La Fédération Spatiale de Thallom était une vaste corporation commerciale, dont le pouvoir était tel qu’elle contrôlait de nombreuses planètes officiellement souveraines. Cette fédération regroupait un vaste ensemble de banques galactiques et d’entreprises coloniales, spécialisées dans l’extraction de ressources minières et/ou agricoles sur des planètes invivables. La Fédération était le groupe qu’Ulrik cherchait à éviter, ce qui l’amenait à devoir s’éloigner des grandes routes de commerce, où les patrouilles de la Fédération étaient fréquentes. Il pilotait un vaisseau usagé et hors d’âge, un vieux coucou dont le générateur était endommagé. Les boucliers tenaient le coup, ainsi que le système d’hyperpropulsion, mais l’ensemble n’était pas terrible. Le contrat était en soi relativement simple : Ulrik devait se rendre sur une colonie, afin de récupérer du matériel dans ce vaisseau, et l’amener ensuite à ses clients, sur une autre planète, pour y toucher sa paye. Pour autant, les risques étaient forts, car la Fédération n’aimait guère le marché noir. Ainsi, de nombreux satellites de surveillance étaient positionnés dans son espace, ainsi que de nombreuses patrouilles. Si Ulrik tombait sur eux, il aurait bien du mal à leur dire qu’il n’était qu’un simple touriste.
*
Quelle merde ! Si j’aurais su que je devais piloter un engin aussi merdique, je serais tranquillement resté chez moi !*
L’appareil tremblait dangereusement. Ulrik était en hyperpropulsion, ce qui revenait à dire que son vaisseau filait bien au-delà de la vitesse de la lumière. Les boucliers, indispensables, permettaient de maintenir l’intégrité du vaisseau, mais ils étaient en train de souffrir, et l’ordinateur de bord émettait quelques signalements, avertissant Ulrik que tout ne fonctionnait pas très bien, et que le générateur allait rendre l’âme d’ici quelques minutes. En catastrophe, l’homme essayait de calculer un endroit où arrêter le vaisseau, le temps de réparer le générateur, mais il n’était jamais spécialement recommandé de s’arrêter sans savoir où. On pouvait en effet atterrir sur une planète, dans un champ d’astéroïdes, etc... Ce n’était pas spécialement l’endroit rêvé pour faire des réparations d’urgence, mais ce n’était pas comme si Ulrik avait le choix.
Le vaisseau était en danger, et un voyant l’avertissait que la coque risquait de se rompre. Ulrik n’hésita dès lors plus, et coupa l’hyperpropulsion. Les vibrations cessèrent, alors que l’espace commençait à se former devant ses yeux. Il y eut des tremblements violents, et il atterrit au milieu de nulle part. Aucune planète, rien d’autre que des étoiles à perte de vue sur un fond noirâtre... Et quelques constellations visibles, au loin, dégageant une forte couleur orangée.

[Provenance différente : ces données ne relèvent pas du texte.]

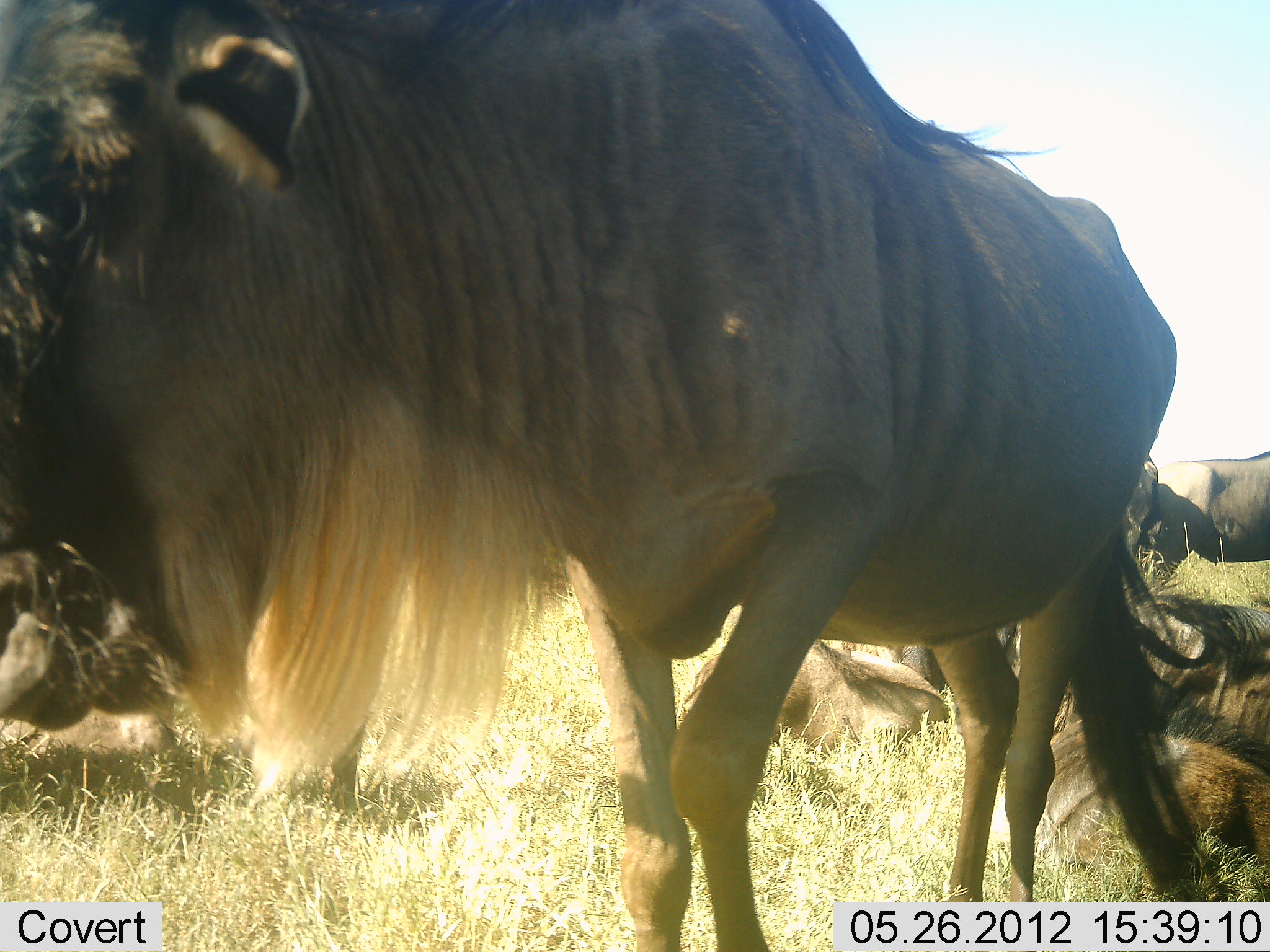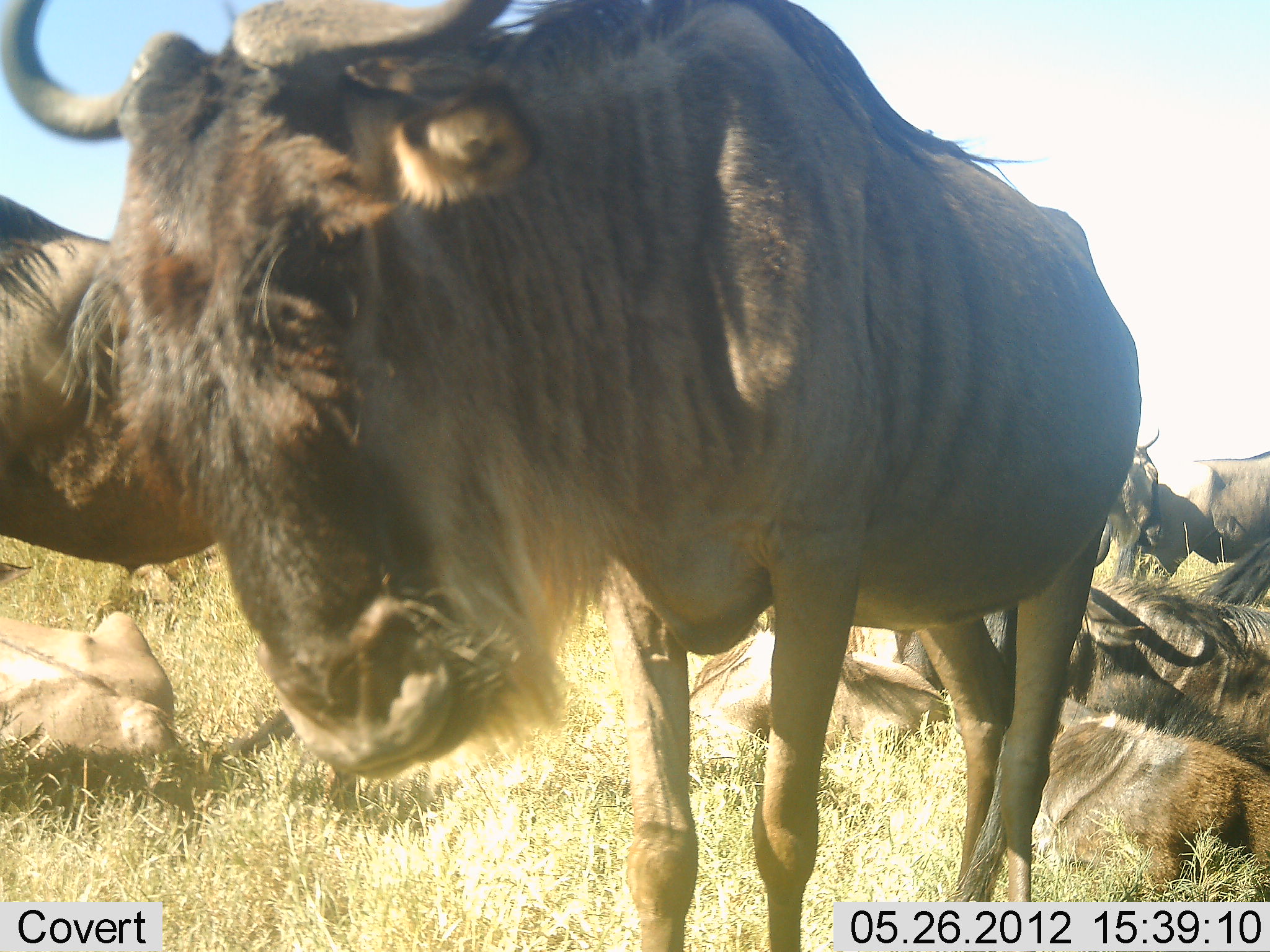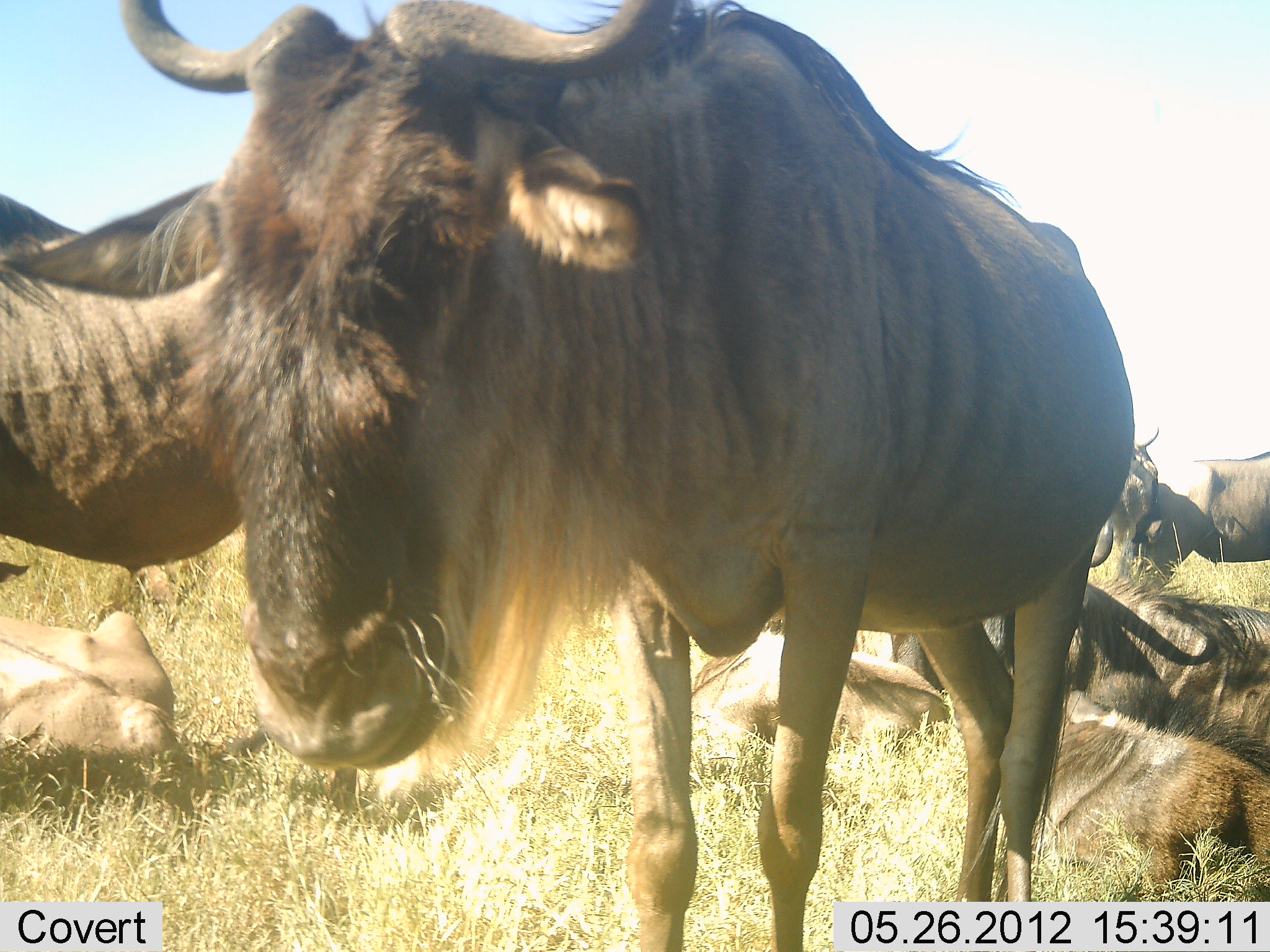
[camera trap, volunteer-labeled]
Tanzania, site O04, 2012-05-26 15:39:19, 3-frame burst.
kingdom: Animalia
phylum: Chordata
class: Mammalia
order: Artiodactyla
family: Bovidae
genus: Connochaetes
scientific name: Connochaetes taurinus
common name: blue wildebeest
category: wildebeest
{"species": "wildebeest (blue wildebeest) (Connochaetes taurinus)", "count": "8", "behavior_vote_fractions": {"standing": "80%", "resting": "100%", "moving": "30%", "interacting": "10%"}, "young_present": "0%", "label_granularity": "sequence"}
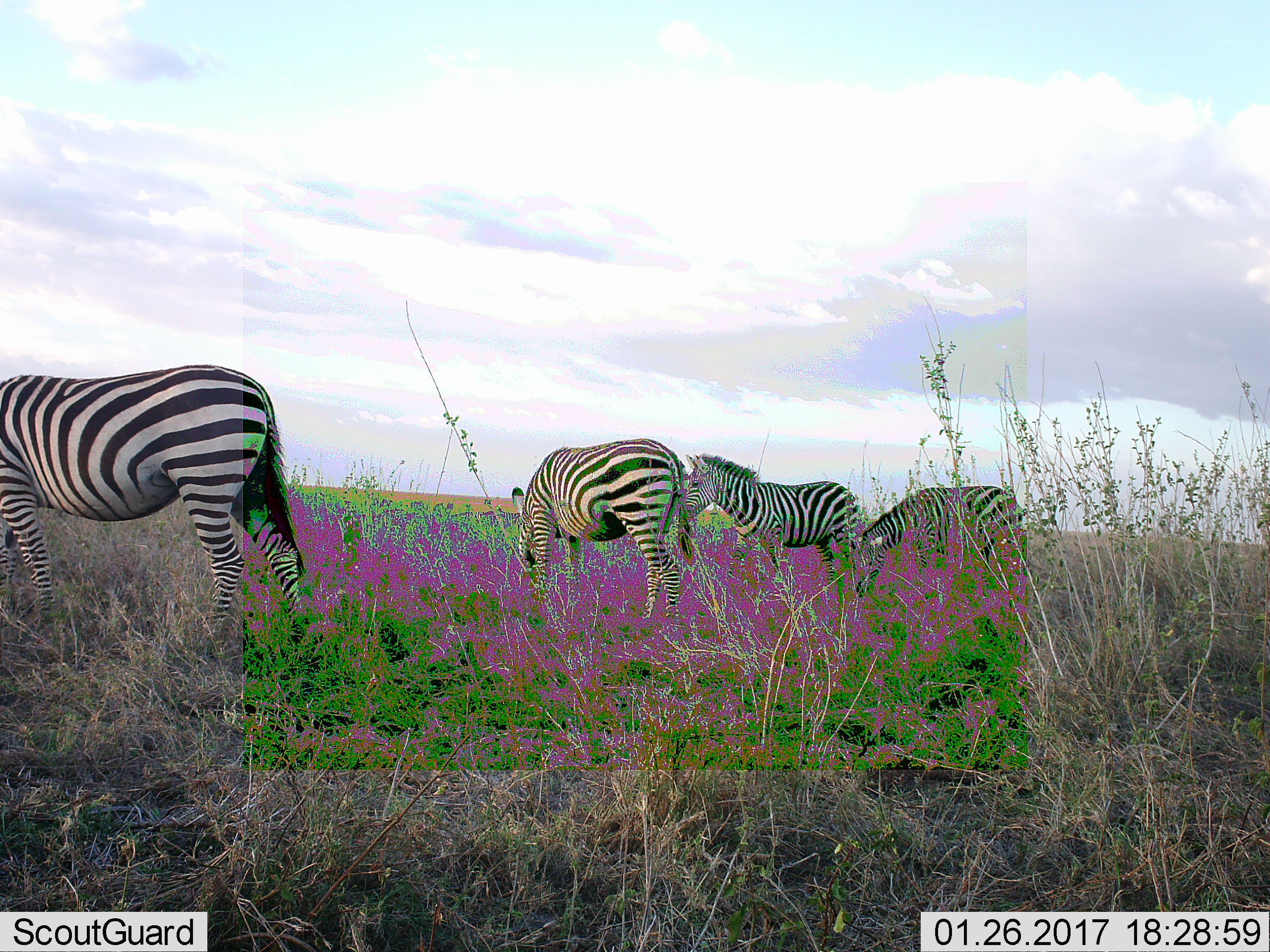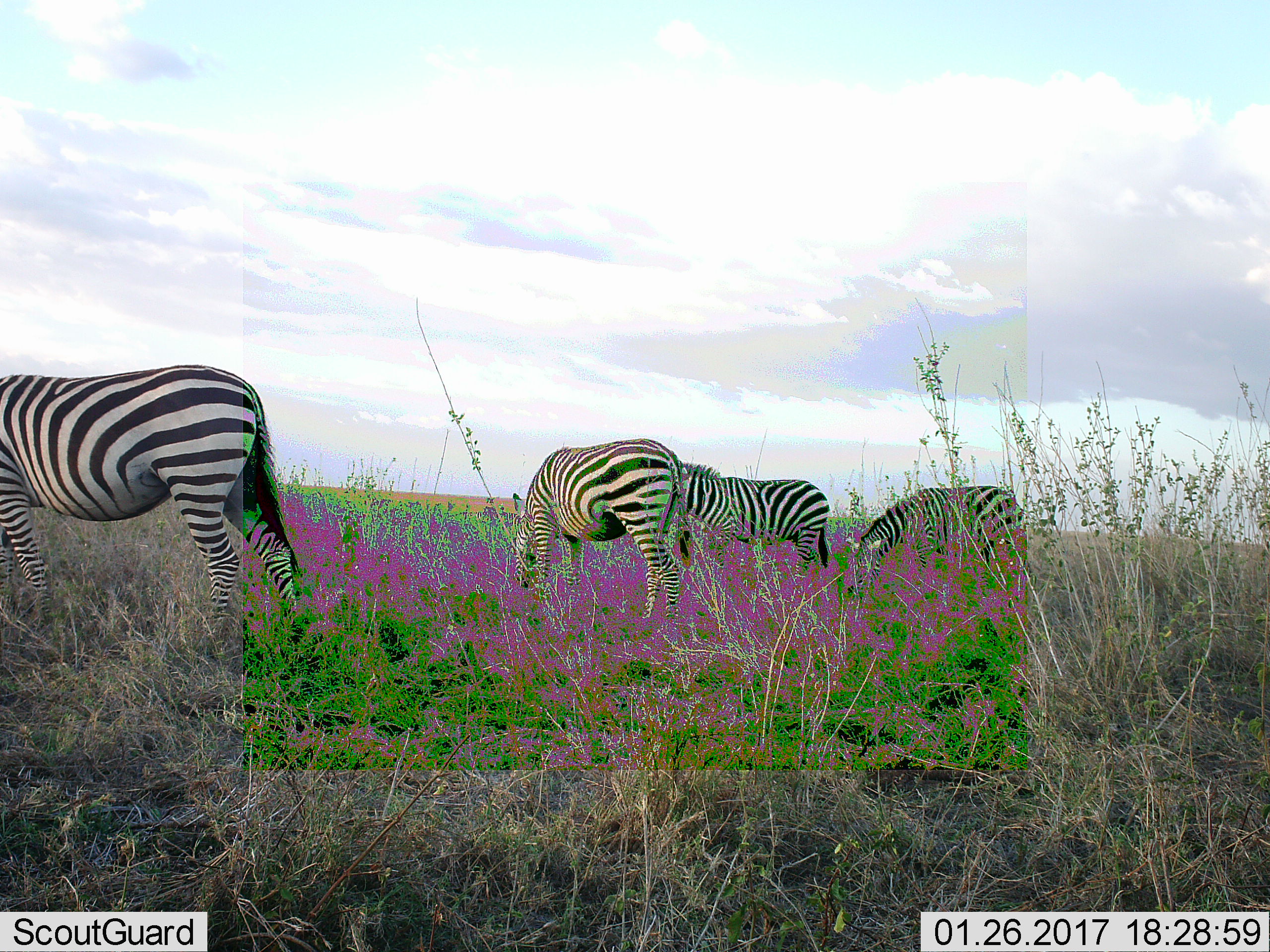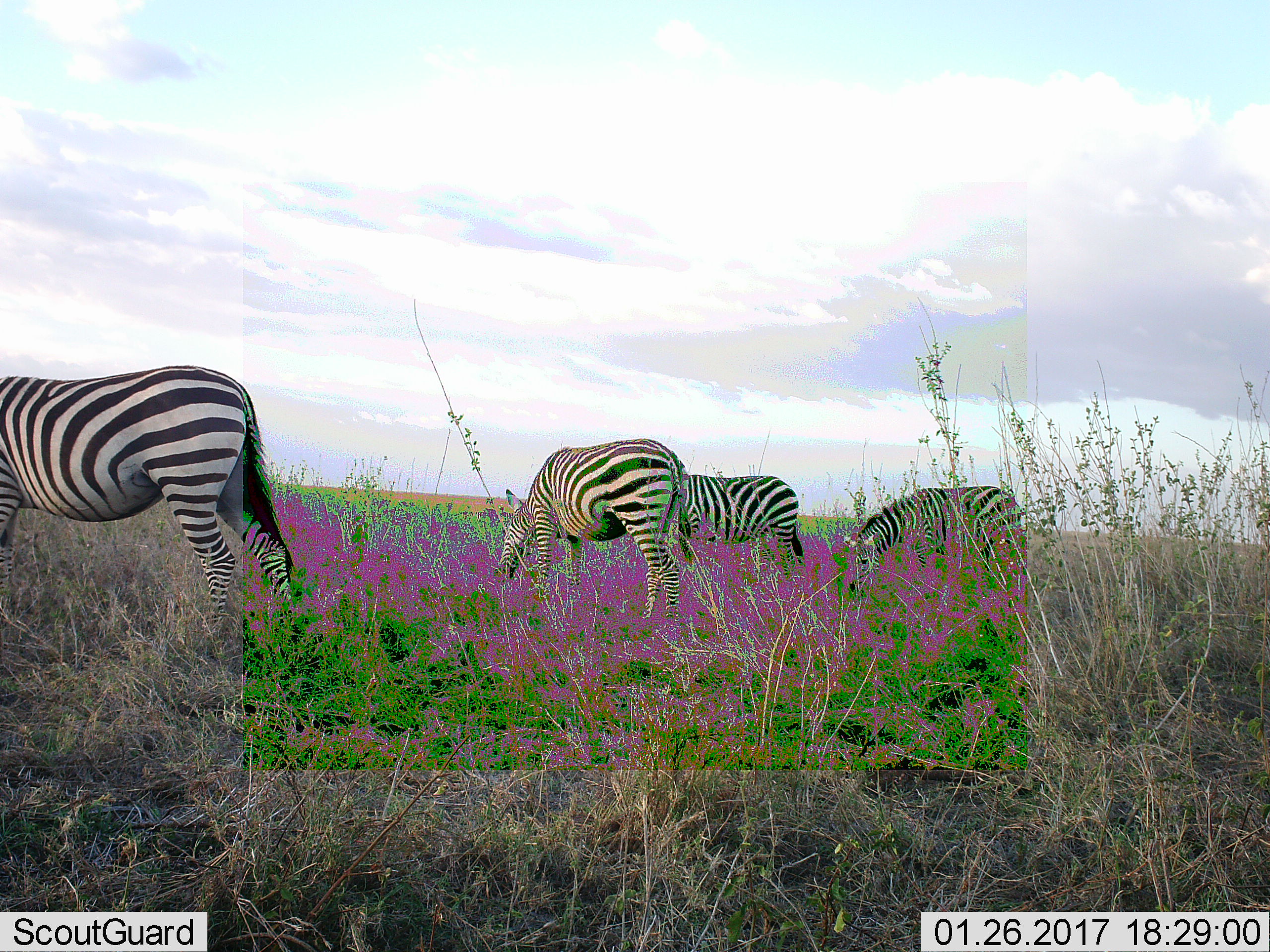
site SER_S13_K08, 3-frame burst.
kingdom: Animalia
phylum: Chordata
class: Mammalia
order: Perissodactyla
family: Equidae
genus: Equus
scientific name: Equus quagga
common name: plains zebra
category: zebraplains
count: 4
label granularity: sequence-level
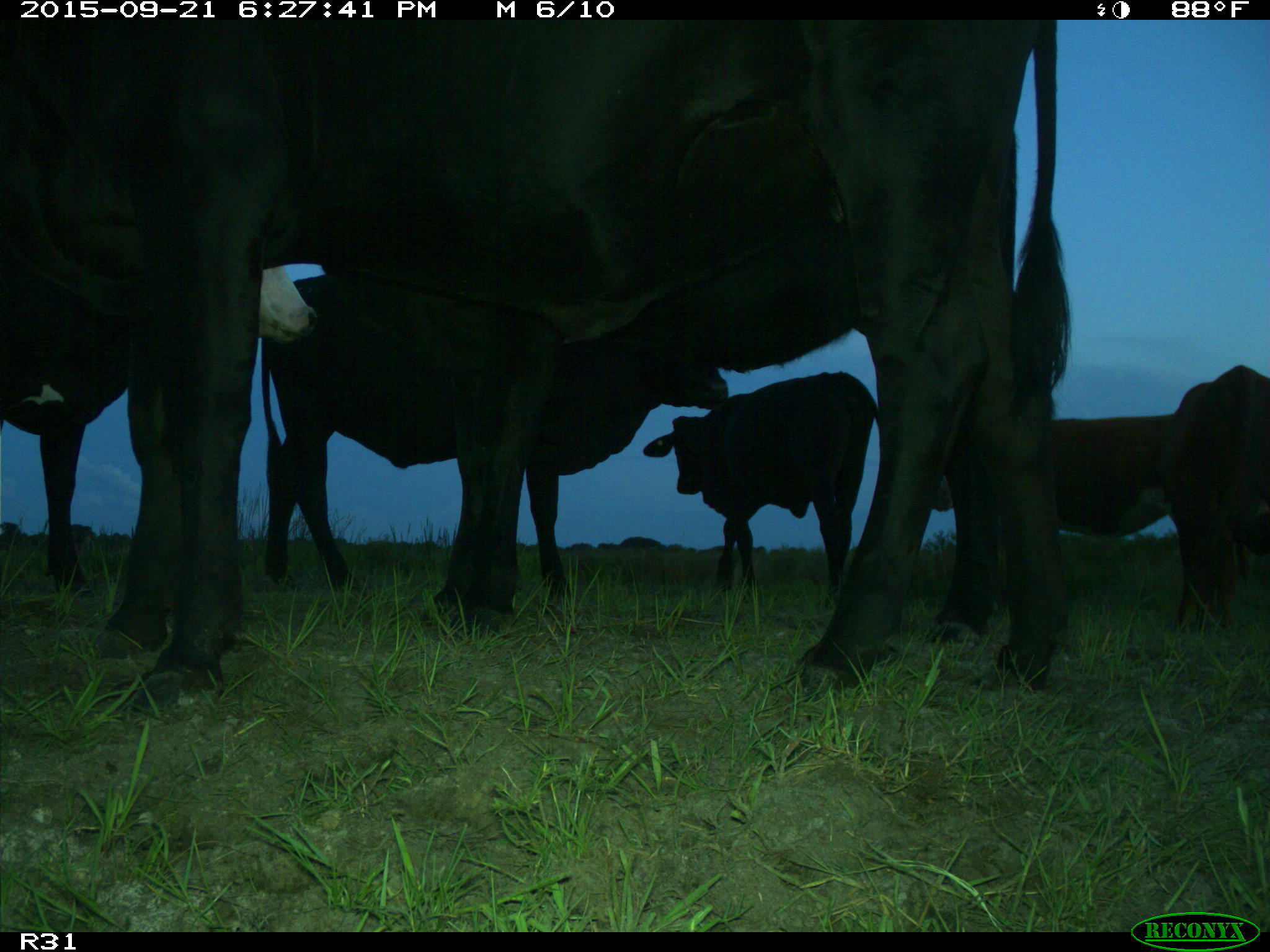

L’appareil était en train de gémir, et, alors qu’Ulrik se mettait à soupirer, d’autres voyants se mirent en marche, l’avertissant que l’appareil était inexplorablement attiré par une sorte de source gravitique.
«
Ah putain, une saloperie de trou noir ! »
Il essaya d’enclencher les moteurs, mais c’était complètement inutile. On l’avertissait que le vaisseau déviait de sa trajectoire, filant vers une sorte de vide noirâtre. Un trou noir n’avait en soi aucune forme, et la meilleure manière de le visualiser était de s’imaginer une sorte de vortex noirâtre avalant tout. Mais celui-là... Celui-là n’était pas vide, mais attirait malgré tout le vaisseau. Ulrik, qui avait tout de même quelques connaissances spatiales, identifia un
trou de ver, ces espèces de passerelles permettant un déplacement extrêmement rapide d’un point à l’autre de l’Univers. Le vaisseau s’enfonça dans le trou de ver, se mettant à trembler, tandis que les alarmes hurlaient dans les oreilles d’Ulrik. Si un trou noir constituait un champ gravitationnel écrasant, un trou de ver était légèrement différent. Cependant, les chances de survie de l’homme avoisinaient le néant. Son vaisseau risquait en effet d’exploser en mille morceaux, ou d’apparaître au milieu de nulle part, s’il parvenait à sortir indemne d’un tel endroit.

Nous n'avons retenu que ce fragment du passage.